Immobilities: Space, class and status in Asia

Conveners: Maansi Parpiani, Department of Cross-Cultural and Regional Studies

We are surrounded today by images of migration and movement. This is marked not only by physical migration but also by the aspirations of material, class or status mobility. Particularly in Asia, migration for education, marriage and livelihood options has been widely studied (Chakravarty and Chakravarty 2016; Lorente 2017). In addition to trans-national migration, intra-regional and rural – urban migration have been dominant strategies, for individuals and groups seeking to improve life-chances (Meng 2010; Swider 2016).

This focus on migration and mobility is Asia has however foreclosed the range of experiences that maybe characterised by ‘immobility’. This may include experiences counter-intuitive to the linear genealogical narrative of mobility, and discuss the disappointments and failures of projects seeking mobility in Asia. Drawing from the conceptual use of notions of ‘localisation’ in migration studies elsewhere (Bönisch-Brednich and Trundle 2010; Nalbantian 2018; Schnell 2013), the panel also calls for papers that may look at migrant groups as seek to establish themselves at their migratory sites.

◆ ◆ ◆ ◆ ◆

## The tasks
1. Reproduce everything in the panel description from "We are surrounded" down to "2010; Swider 2016).".
2. In the panel description, which department is the convener Maansi Parpiani with?
The listing after this point has no connection to the panel description.

◆ ◆ ◆ ◆ ◆

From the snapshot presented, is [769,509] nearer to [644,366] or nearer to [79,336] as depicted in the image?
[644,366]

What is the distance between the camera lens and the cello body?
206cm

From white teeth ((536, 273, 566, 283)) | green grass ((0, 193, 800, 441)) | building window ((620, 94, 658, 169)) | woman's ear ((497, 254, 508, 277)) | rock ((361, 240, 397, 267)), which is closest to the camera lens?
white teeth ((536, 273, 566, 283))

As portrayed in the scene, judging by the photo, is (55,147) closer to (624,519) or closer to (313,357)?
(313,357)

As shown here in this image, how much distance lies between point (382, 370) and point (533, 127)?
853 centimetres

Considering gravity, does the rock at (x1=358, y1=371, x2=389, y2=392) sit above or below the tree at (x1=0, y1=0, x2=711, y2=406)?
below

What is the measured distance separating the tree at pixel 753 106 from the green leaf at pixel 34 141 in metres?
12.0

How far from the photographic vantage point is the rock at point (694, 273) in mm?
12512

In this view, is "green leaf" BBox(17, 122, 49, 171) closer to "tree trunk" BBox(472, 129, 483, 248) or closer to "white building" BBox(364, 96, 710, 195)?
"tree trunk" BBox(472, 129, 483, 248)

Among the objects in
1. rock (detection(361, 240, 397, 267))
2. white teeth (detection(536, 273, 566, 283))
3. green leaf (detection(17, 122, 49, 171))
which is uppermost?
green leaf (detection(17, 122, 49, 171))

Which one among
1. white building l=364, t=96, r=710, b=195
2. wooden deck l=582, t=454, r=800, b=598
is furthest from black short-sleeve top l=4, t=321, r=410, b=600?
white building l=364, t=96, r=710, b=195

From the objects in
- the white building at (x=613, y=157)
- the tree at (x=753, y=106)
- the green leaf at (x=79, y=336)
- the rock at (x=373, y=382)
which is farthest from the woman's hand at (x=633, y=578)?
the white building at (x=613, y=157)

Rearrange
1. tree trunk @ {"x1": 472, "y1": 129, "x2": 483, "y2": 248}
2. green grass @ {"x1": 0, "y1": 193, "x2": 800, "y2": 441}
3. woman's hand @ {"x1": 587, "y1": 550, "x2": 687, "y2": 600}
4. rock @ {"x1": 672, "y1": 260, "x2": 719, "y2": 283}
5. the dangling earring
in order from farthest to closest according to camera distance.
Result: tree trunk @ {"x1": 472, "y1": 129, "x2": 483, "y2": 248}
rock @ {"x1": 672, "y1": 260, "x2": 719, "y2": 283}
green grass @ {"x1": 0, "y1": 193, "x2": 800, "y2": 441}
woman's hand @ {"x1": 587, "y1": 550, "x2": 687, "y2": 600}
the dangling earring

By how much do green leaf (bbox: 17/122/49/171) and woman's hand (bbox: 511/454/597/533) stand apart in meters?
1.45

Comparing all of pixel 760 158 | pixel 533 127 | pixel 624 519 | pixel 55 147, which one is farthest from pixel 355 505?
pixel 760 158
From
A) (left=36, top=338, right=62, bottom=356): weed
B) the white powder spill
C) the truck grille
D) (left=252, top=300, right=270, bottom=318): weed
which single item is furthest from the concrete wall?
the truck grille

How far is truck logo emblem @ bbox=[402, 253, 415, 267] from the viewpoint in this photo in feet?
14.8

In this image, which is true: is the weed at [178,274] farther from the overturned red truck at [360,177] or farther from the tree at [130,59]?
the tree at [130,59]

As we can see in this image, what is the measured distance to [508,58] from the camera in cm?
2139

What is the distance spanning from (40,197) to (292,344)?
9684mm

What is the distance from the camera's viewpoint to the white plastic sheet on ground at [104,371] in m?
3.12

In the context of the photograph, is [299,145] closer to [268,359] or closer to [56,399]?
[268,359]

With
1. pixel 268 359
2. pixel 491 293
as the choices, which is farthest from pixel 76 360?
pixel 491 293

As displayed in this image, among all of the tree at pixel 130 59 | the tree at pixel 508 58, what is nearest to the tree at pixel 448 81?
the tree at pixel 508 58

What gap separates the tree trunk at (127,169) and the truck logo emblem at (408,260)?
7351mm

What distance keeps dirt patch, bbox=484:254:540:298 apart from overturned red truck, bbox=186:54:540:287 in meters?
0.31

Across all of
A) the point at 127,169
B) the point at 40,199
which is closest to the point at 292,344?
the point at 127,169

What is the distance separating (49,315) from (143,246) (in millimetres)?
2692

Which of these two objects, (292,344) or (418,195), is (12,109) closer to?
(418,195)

◆ ◆ ◆ ◆ ◆

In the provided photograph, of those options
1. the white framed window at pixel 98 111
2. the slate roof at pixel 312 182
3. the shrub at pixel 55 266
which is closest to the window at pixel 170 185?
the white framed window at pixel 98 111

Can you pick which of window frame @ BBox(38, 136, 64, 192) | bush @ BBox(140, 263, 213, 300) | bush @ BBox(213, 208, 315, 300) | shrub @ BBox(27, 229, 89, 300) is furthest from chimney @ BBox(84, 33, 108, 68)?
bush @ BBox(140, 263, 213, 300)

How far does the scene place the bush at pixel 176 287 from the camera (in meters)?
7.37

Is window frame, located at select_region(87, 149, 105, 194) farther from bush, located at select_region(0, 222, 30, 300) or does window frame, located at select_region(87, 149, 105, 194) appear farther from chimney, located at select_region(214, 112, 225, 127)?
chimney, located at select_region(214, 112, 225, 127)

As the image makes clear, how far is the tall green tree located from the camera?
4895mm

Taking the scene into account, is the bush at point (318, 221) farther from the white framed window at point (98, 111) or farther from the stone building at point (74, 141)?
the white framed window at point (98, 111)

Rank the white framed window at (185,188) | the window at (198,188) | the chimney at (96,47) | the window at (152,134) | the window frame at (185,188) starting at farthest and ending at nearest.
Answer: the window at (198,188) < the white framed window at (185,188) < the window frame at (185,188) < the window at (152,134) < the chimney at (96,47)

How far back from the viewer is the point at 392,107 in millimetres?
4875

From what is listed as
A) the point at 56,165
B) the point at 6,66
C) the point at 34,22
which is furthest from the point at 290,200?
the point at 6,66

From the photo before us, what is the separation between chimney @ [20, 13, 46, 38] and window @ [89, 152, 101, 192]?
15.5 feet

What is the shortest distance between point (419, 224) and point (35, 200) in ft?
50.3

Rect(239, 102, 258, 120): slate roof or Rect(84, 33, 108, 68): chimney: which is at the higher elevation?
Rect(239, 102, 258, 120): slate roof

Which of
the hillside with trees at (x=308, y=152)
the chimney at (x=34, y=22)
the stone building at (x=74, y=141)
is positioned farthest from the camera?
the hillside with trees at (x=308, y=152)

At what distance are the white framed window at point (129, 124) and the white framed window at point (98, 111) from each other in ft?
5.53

◆ ◆ ◆ ◆ ◆

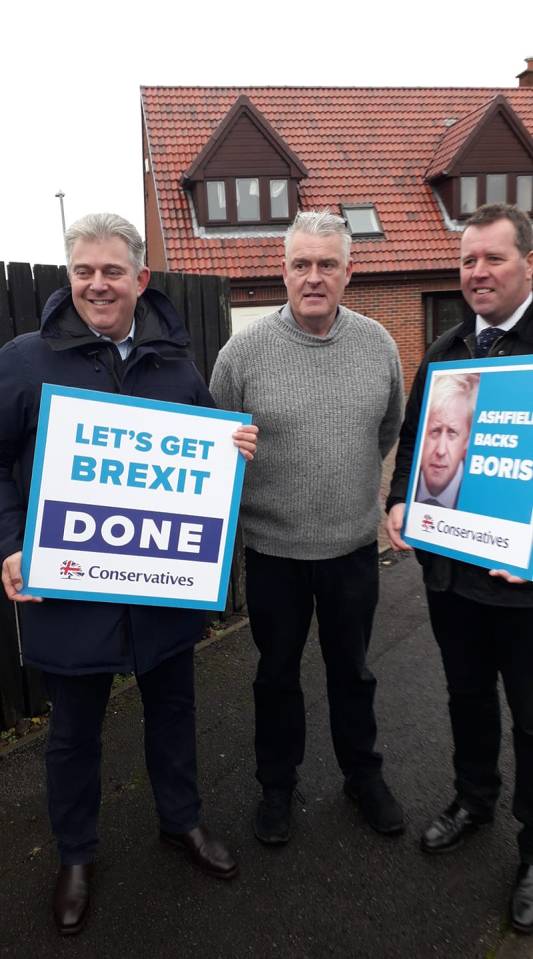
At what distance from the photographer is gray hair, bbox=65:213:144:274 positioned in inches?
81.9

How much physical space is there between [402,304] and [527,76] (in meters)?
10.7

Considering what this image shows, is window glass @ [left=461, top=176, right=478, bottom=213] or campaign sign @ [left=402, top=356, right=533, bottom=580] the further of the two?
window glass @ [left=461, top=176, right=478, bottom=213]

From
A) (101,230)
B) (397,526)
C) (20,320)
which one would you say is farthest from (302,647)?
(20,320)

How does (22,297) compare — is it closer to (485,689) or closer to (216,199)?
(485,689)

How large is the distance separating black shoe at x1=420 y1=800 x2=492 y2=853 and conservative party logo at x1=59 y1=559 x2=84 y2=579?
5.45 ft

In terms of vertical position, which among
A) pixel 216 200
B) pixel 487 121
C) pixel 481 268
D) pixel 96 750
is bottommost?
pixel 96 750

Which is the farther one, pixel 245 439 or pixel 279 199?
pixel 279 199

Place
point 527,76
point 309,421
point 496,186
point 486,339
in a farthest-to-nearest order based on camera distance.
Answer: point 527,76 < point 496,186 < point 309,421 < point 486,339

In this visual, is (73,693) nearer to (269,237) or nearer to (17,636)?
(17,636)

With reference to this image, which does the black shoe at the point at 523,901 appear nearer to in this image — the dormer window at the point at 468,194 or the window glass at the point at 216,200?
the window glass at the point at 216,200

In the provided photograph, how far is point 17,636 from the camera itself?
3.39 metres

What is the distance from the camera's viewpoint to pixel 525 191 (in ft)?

◆ ◆ ◆ ◆ ◆

## List of solutions
1.
We are surrounded today by images of migration and movement. This is marked not only by physical migration but also by the aspirations of material, class or status mobility. Particularly in Asia, migration for education, marriage and livelihood options has been widely studied (Chakravarty and Chakravarty 2016; Lorente 2017). In addition to trans-national migration, intra-regional and rural – urban migration have been dominant strategies, for individuals and groups seeking to improve life-chances (Meng 2010; Swider 2016).

2. The Department of Cross-Cultural and Regional Studies.